**Reading text**

Discussion Zen 5 Speculation (EPYC Turin and Strix Point/Granite Ridge - Ryzen 9000)

DisEnchantment · Sep 29, 2022

Speculate at will

cherullo · Jul 5, 2023

Ok, here goes nothing: the workload where SMT is not very helpful is gaming.
So you can have, say 4 SMT-less, normal-sized cores able to reach 5Ghz running the game's main thread and other high priority stuff for that sweet 120hz goodness, and 8 dense, SMT-capable cores for throughput, running around 3Ghz.
Now, you'll want some more cores for OS background tasks, let's say 4 dense cores for this. You organize this in two 2+6 CCXs which also works well for low-end mobile, and there you go.

RnR_au · Jul 5, 2023

Kepler_L2 said:
Yup it's Styx.

"Just like other 2016 chips from AMD, “Styx” will be made using 14nm fabrication process at GlobalFoundries."

Wait... wut? Codenames are confusing...

naukkis · Jul 5, 2023

Tuna-Fish said:
When AMD ships c and normal cores as part of a single CPU, this is not true for them. If both cores have SMT2, when every core is loaded, the c cores have significantly lower throughput, assuming they clock significantly lower. If SMT2 is disabled for them, this would be fixed, and in the client world where the windows scheduler determines how good your product is, it might be worthwhile to match what Intel does so that the systems work the same.

What they want to do is to disable SMT from fast cores. So 1-thread preferred loads can always get best performing cores. Slow cores can have SMT enabled as they are utilized only for high-throughput cases when all slow cores are already in use and SMT can bring additional throughput. SMT enabled fast cores would do exactly opposite, non smt slow core would then be faster than fast core with SMT complicating finding fastest core for high-priority threads.

Kepler_L2 · Jul 5, 2023

RnR_au said:
"Just like other 2016 chips from AMD, “Styx” will be made using 14nm fabrication process at GlobalFoundries."

Wait... wut? Codenames are confusing...

Was that ever released? Maybe they just felt like reusing the codename. Anyway this info is from a old-ish roadmap, about 1/3 of the Zen4/Zen5 products there have been canned, so I wouldn't put too much faith into it being the final codename.

Abwx · Jul 5, 2023

Tuna-Fish said:
This is not about disabling HT through software, it's about asking if the core is capable of HT in the first place.

And the reason is probably making scheduling easier. Right now, on Intel the small core/big core divide is not as much of a problem as it could be for scheduling because a small core is pretty close in performance to one HT thread of the big core. That is, if all threads on the CPU are loaded, they are all about equally fast. The problem cases where it's difficult for schedulers is when the available parallelism of multithreaded workload is > the amount of big cores, but not unbounded.

When AMD ships c and normal cores as part of a single CPU, this is not true for them. If both cores have SMT2, when every core is loaded, the c cores have significantly lower throughput, assuming they clock significantly lower. If SMT2 is disabled for them, this would be fixed, and in the client world where the windows scheduler determines how good your product is, it might be worthwhile to match what Intel does so that the systems work the same.

SMT is used only when the CPU run out of cores for the thread amount, with Bergamo 128 cores will be used for the 128 first threads and SMT is used for threads 129 to 256, this way up to 128T there s an optimal ST perf and quite higher than what is provided by a small core, it s not like such a CPU is always working at full 256T loading.

Source records
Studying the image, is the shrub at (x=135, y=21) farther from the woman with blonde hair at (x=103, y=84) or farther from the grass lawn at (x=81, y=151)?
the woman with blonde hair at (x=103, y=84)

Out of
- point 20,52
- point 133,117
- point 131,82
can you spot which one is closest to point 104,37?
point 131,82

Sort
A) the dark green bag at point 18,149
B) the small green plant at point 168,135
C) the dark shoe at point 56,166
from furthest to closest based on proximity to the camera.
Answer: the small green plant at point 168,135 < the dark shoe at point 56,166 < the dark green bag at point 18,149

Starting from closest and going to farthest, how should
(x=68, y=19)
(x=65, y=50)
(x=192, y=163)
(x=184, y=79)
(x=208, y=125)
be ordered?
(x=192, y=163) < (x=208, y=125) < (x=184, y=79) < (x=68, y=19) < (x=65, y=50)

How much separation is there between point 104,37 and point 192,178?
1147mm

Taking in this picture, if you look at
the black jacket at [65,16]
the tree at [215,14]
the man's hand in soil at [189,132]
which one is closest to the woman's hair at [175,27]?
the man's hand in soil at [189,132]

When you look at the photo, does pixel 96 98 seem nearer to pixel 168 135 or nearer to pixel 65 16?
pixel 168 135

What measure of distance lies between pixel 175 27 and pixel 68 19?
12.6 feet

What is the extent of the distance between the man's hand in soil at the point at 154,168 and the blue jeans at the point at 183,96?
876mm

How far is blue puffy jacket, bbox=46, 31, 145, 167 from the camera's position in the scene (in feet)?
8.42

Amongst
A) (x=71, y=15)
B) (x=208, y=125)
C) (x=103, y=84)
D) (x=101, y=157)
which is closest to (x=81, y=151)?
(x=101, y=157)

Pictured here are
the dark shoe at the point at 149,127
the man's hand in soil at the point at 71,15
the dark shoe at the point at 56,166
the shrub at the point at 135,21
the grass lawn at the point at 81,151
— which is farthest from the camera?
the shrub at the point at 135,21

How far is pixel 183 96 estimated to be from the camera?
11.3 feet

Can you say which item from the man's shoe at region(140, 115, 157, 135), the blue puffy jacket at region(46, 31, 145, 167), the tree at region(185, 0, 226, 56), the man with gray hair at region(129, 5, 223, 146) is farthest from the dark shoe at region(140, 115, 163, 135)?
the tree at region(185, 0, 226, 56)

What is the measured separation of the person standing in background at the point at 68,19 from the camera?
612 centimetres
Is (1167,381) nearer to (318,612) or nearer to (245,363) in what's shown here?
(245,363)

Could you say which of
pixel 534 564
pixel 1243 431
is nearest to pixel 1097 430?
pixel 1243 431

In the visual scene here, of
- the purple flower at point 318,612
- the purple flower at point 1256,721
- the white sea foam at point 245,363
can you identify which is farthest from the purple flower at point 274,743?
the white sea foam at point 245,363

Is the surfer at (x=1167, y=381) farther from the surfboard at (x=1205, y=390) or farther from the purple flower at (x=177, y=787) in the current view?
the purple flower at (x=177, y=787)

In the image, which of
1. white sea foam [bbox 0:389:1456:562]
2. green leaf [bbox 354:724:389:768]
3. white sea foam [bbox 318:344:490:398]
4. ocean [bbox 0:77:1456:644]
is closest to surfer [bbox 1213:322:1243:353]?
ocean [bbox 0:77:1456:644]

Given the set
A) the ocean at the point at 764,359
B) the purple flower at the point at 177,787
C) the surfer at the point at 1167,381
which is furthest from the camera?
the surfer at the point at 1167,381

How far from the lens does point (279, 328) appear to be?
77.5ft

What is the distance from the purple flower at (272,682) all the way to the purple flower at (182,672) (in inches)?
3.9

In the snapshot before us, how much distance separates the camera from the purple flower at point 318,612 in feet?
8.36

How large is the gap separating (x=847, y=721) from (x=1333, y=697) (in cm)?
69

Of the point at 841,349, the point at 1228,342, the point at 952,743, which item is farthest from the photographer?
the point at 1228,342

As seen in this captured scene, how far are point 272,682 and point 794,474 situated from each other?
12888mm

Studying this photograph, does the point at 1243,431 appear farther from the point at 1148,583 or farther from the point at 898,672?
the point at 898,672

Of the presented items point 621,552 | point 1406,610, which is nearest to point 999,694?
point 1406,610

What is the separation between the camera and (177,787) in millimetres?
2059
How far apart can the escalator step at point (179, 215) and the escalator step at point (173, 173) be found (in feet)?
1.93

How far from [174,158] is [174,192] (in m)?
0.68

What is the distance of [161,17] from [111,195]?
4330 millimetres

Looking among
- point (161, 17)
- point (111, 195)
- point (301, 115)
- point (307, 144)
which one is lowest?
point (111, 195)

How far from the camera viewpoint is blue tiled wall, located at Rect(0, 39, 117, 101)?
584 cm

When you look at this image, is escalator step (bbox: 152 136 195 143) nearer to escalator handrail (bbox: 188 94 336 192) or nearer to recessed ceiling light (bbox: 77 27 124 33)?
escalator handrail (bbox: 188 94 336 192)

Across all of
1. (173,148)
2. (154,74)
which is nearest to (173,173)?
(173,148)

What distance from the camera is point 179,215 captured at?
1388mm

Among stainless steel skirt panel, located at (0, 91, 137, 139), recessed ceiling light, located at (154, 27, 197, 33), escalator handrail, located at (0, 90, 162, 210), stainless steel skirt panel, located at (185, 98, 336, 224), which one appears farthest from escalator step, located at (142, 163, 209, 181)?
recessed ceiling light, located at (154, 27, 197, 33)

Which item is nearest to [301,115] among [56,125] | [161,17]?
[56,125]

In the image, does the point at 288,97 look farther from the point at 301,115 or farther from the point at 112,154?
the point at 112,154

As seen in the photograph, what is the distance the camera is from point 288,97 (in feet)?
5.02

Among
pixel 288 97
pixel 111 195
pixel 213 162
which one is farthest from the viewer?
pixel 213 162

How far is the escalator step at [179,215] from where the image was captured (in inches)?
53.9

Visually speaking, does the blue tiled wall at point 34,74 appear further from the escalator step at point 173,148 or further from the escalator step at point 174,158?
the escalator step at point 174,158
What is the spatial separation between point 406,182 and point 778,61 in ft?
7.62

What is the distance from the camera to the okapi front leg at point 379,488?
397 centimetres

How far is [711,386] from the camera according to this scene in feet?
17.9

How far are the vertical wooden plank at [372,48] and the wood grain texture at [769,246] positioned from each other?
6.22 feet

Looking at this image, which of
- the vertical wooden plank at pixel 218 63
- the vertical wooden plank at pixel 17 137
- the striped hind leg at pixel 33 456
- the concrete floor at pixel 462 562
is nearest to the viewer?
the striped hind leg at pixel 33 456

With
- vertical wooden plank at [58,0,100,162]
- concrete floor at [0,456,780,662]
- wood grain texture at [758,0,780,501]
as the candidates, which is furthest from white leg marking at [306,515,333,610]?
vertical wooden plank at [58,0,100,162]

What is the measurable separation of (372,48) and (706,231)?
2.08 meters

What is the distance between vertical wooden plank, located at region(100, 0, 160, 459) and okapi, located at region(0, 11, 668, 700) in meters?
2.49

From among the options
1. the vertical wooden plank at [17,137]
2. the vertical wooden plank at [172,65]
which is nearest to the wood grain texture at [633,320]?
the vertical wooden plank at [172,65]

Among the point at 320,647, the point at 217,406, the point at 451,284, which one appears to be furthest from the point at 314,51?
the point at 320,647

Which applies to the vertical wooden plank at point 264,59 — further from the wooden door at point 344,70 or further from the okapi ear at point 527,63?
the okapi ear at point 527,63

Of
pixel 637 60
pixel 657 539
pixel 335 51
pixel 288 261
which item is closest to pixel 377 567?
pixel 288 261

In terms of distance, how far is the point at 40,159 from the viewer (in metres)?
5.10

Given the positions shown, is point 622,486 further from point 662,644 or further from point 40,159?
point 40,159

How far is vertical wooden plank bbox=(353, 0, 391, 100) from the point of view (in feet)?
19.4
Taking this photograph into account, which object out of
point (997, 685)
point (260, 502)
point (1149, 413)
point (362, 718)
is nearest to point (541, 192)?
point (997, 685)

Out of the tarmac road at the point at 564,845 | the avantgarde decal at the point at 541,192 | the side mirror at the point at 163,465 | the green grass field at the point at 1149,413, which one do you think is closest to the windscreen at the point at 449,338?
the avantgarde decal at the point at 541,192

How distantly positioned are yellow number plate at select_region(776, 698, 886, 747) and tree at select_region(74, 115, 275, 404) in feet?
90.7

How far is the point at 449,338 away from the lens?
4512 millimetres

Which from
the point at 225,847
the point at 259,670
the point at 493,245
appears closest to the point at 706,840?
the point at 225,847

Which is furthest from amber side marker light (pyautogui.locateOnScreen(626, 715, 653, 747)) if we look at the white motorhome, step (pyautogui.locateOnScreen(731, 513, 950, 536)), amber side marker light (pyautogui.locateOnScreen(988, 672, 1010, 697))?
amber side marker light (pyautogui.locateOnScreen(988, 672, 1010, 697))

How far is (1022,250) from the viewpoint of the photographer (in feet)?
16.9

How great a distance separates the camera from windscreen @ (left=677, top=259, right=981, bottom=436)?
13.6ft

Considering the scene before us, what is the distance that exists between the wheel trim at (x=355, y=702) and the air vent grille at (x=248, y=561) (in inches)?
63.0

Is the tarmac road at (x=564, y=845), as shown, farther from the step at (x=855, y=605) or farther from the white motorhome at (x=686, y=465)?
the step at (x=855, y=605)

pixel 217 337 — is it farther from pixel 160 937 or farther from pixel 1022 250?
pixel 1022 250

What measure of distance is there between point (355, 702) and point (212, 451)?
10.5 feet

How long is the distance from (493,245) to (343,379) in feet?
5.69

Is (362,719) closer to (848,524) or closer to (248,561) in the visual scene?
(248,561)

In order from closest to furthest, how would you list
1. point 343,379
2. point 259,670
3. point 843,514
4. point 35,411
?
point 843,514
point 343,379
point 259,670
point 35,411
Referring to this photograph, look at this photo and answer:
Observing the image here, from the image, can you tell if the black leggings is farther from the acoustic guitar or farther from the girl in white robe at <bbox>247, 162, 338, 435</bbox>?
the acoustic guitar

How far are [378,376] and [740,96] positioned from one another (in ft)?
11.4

**Requirements**
1: Sum up the Zen 5 thread in two sentences.
2: Answer these questions from the Zen 5 thread, each on its own line:
(a) At about what clock speed does cherullo picture the dense, SMT-capable cores running?
(b) What fabrication process and foundry does the quoted report give for "Styx"?
(c) According to Abwx, which threads on Bergamo use SMT?
3: Copy out the passage of the Zen 5 thread starting at "Was that ever" and ending at "the first place.".
Use only the Zen 5 thread for your answers, not the lines.

**Task-by-task solutions**
1: Posters speculate that AMD could pair fast cores without SMT with slower dense cores that have SMT, so games and other high-priority single threads get the fastest cores while the dense cores add throughput. They also puzzle over the "Styx" codename, once tied to a 2016 14nm chip, and one poster warns that it comes from an old-ish roadmap on which about a third of the Zen4/Zen5 products have been canned.

2:
(a) Around 3Ghz.
(b) A 14nm process at GlobalFoundries.
(c) Threads 129 to 256.

3:
Was that ever released? Maybe they just felt like reusing the codename. Anyway this info is from a old-ish roadmap, about 1/3 of the Zen4/Zen5 products there have been canned, so I wouldn't put too much faith into it being the final codename.

Abwx · Jul 5, 2023

Tuna-Fish said:
This is not about disabling HT through software, it's about asking if the core is capable of HT in the first place.